When accessing HDF5 via pandas
, I sometimes face the documented bug that one cannot make more than 31 select conditions. To circumvent this, I decided to split up the select conditions, create a batch of iterators and then concatenate the results at the end.
Here's my approach:
generators = []
for idChunk in grouper(conditionList, args.chunksizeGrouper, None):
# creates chunks of length args.chunksizeGrouper, will add [None] to fill up shorter lists
where = 'myId in [{}]'.format(
', '.join([str(id) for id in idChunk if id is not None]))
iteratorGenerator = lambda: hdfStore.select(
'table',
where=where,
iterator=True,
chunksize=args.chunksize
)
generators.append(iteratorGenerator)
#finally
doSomethingWithGeneraetors(generators, df, args)

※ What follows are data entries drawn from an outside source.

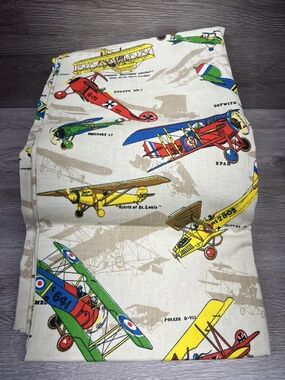 Vintage 1960s House 'N Home Airplane Novelty Fabric - Steampunk Retro - 4+ Yards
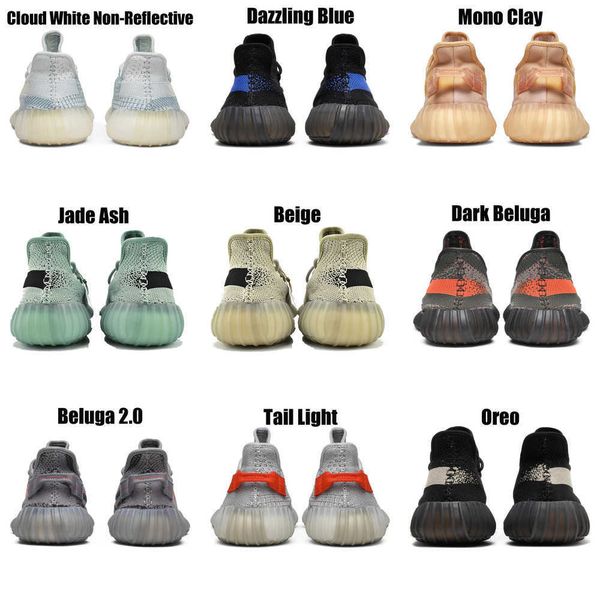 

2023 yeezzys women mens running shoes bone dazzling mono beluga reflective mx oat rock blue black static reflective jogging walking trainers
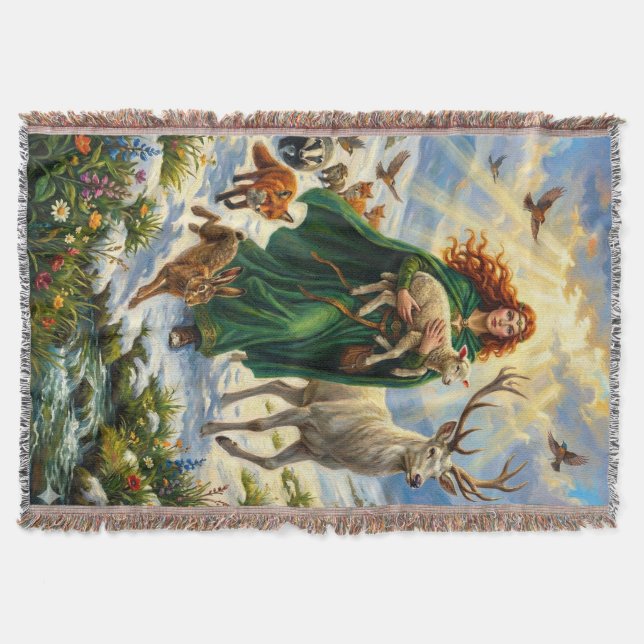 St Brigid Spring Goddess Woodland Animals Imbolc Filt (Framsidan)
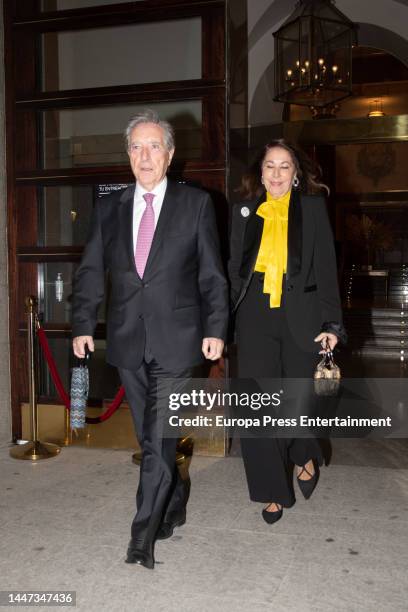 Iñaki Gabilondo and Lola Carretero leave the Teatro Real after Gregorio Marañon's birthday celebration, on November 15 in Madrid, Spain.
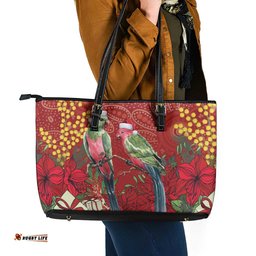 Merry Chrissie Australia King Parrots Leather Tote Bag Aboriginal Art LT7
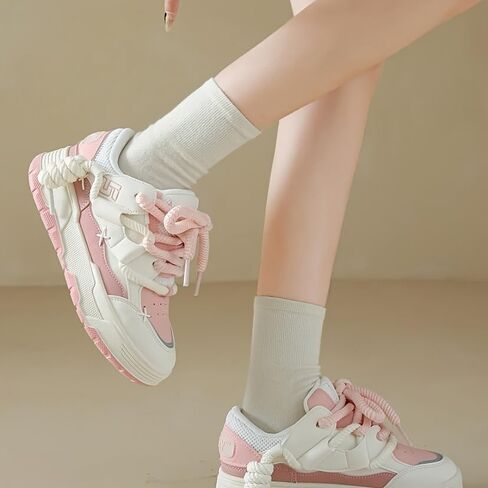 Low-Top Women's Cute Chunky Lace-Up Sneakers - Thick Sole Casual Athletic Shoes, All-Season Design in Saudi Arabia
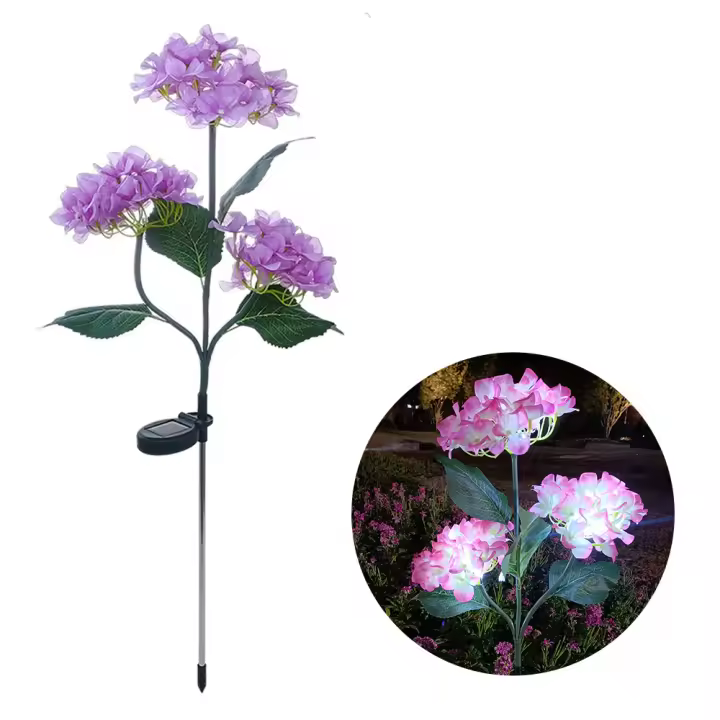 Lámpara Solar LED De 3 Cabezas Con Flor De Rosa Y Hibisco Para Jardín Patio Decoración De Casa Rústica Iluminación Exterior Para Verduras Y Frutas - 1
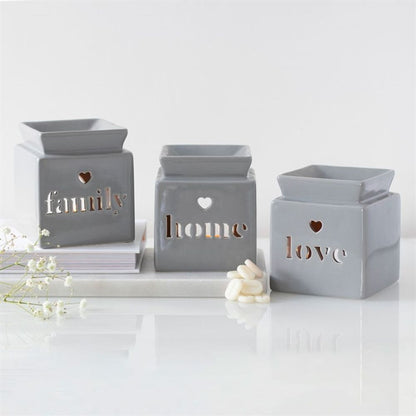 Grey Love Cut Out Oil Burner - ScentiMelti  Grey Love Cut Out Oil Burner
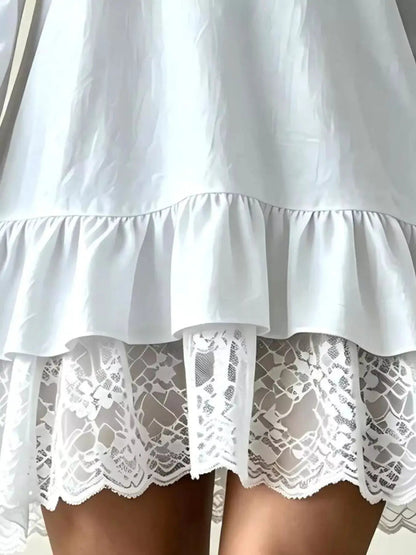 White Lace Hem V-Neck Flounce Sleeve Dress - Bitsy Gypsy Boutique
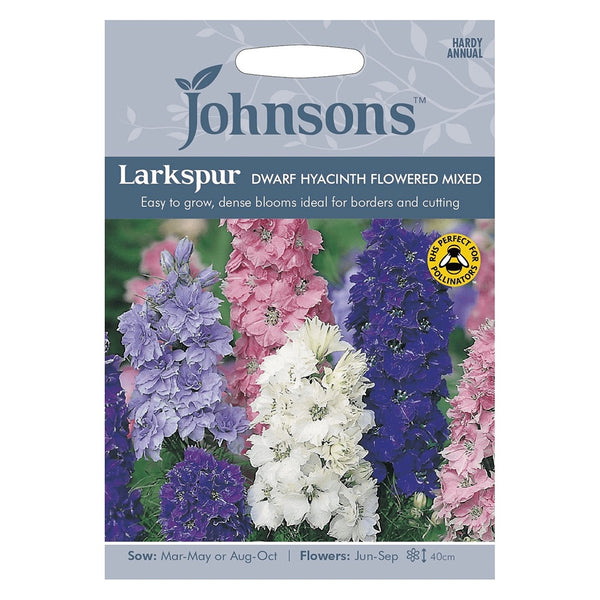 Johnsons Larkspur Dwarf Hyacinth Flowered Mixed Seeds - DeWaldens Garden Centre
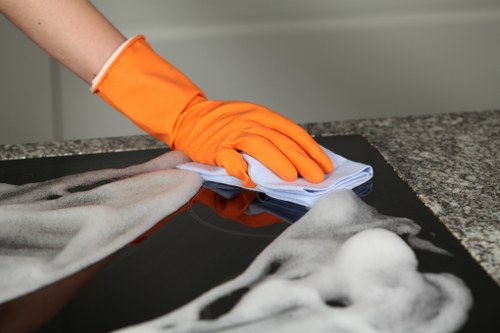 Steam carpet cleaning equipment used in a Bow home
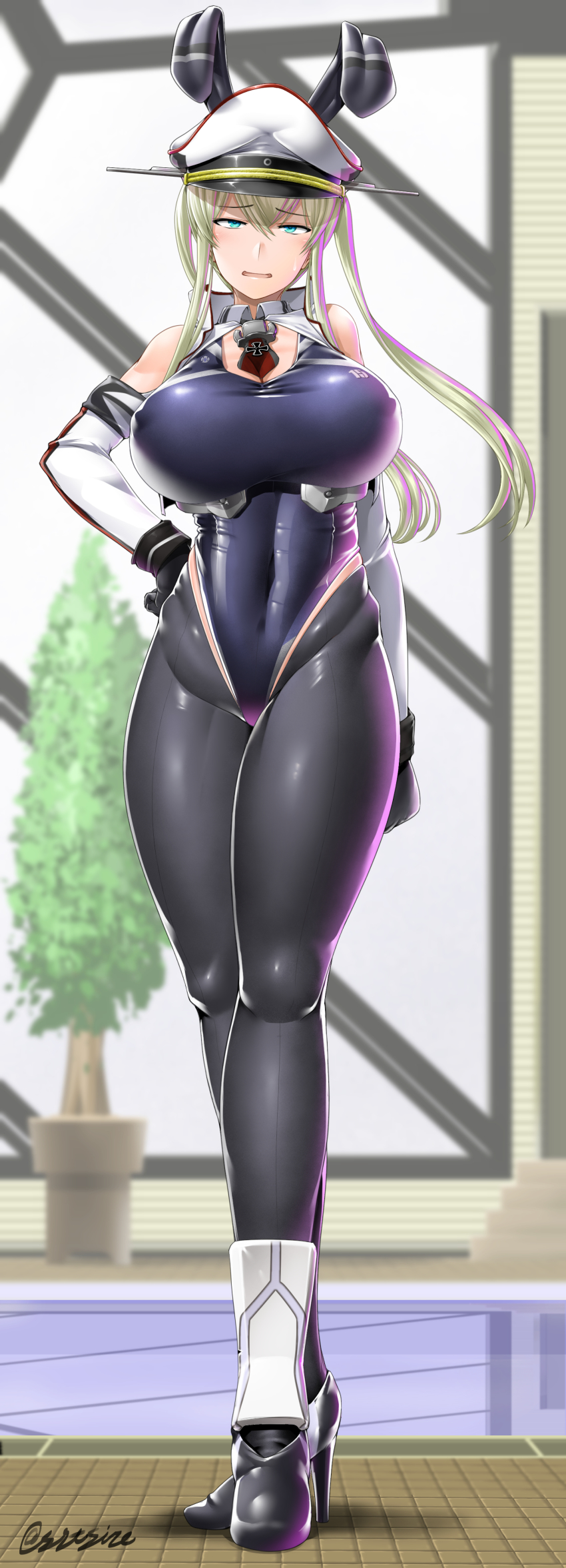 1girl, absurdres, adapted_costume, animal_ears, ascot, black_gloves, black_one-piece_swimsuit, black_pantyhose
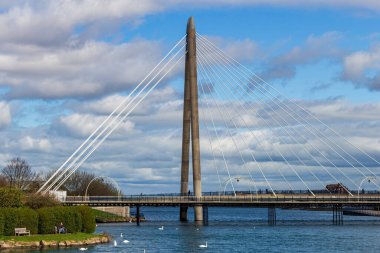 the bridge over the river in the city in Southport - North West - Great Britain clipart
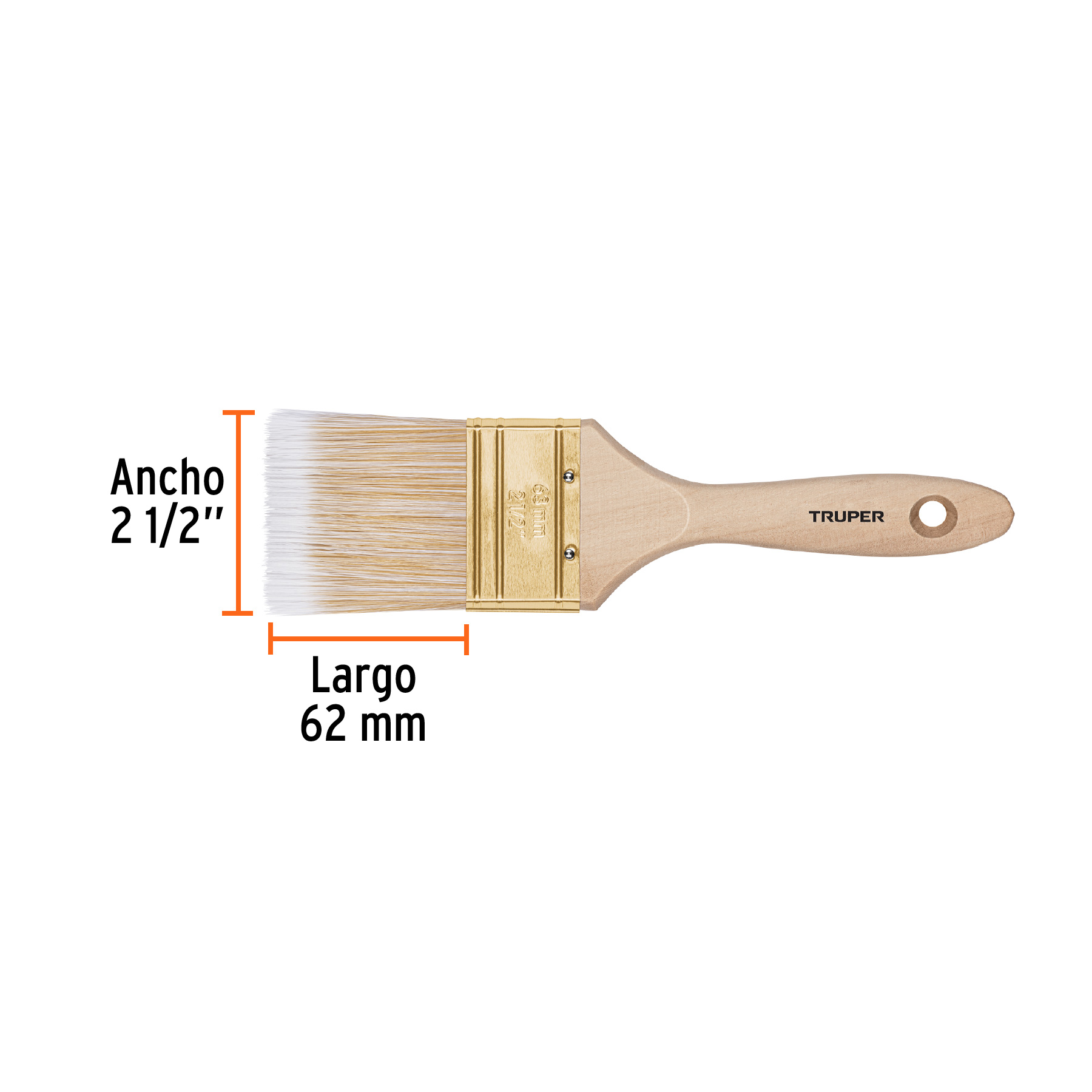 Brocha cerdas sintéticas,mango de madera, corte recto, 2-1/2 - BRT-2-1/2S / 13345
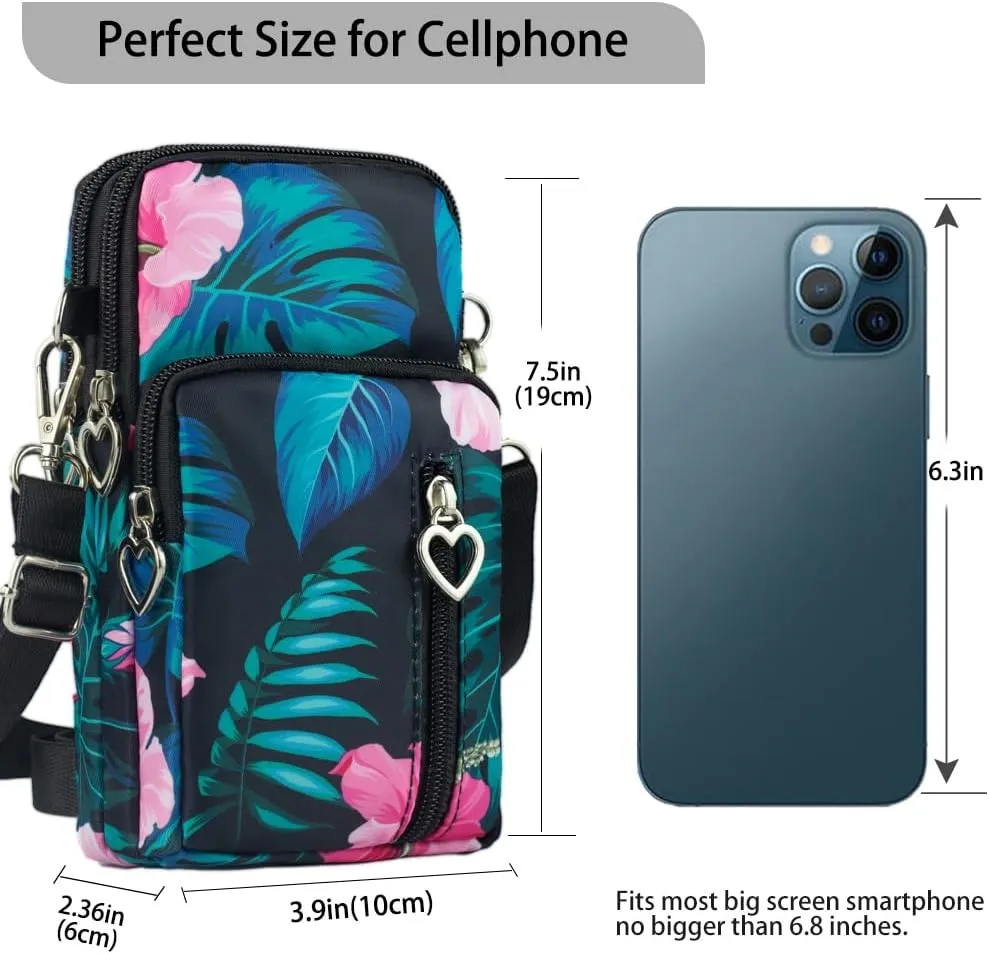 JANKS Small Crossbody Bag for Women - Mini Phone Purses with Crossbody Strap and Wallet - Nylon Arm Bag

That is, I want to create a list of generators. Calling generator()
will return the select statement, corresponding to the where condition.
I then store all of these in a list.
For completeness, here's the `grouper():
def grouper(iterable, n, fillvalue=None):
'''
takes an iterable and returns chunks.
'''
args = [iter(iterable)] * n
return zip_longest(*args, fillvalue=fillvalue)
One of the problem that arises is my definition of where
rewrites the lambda function retrospectively: When I am in the second round, the newly defined where
(based on the second idCunk
) will replace the lambda
generator that is inside generators[0]
.
How can I circumvent this issue? Is there something else I need to be aware of with this structure, or is there a better way of dealing with this?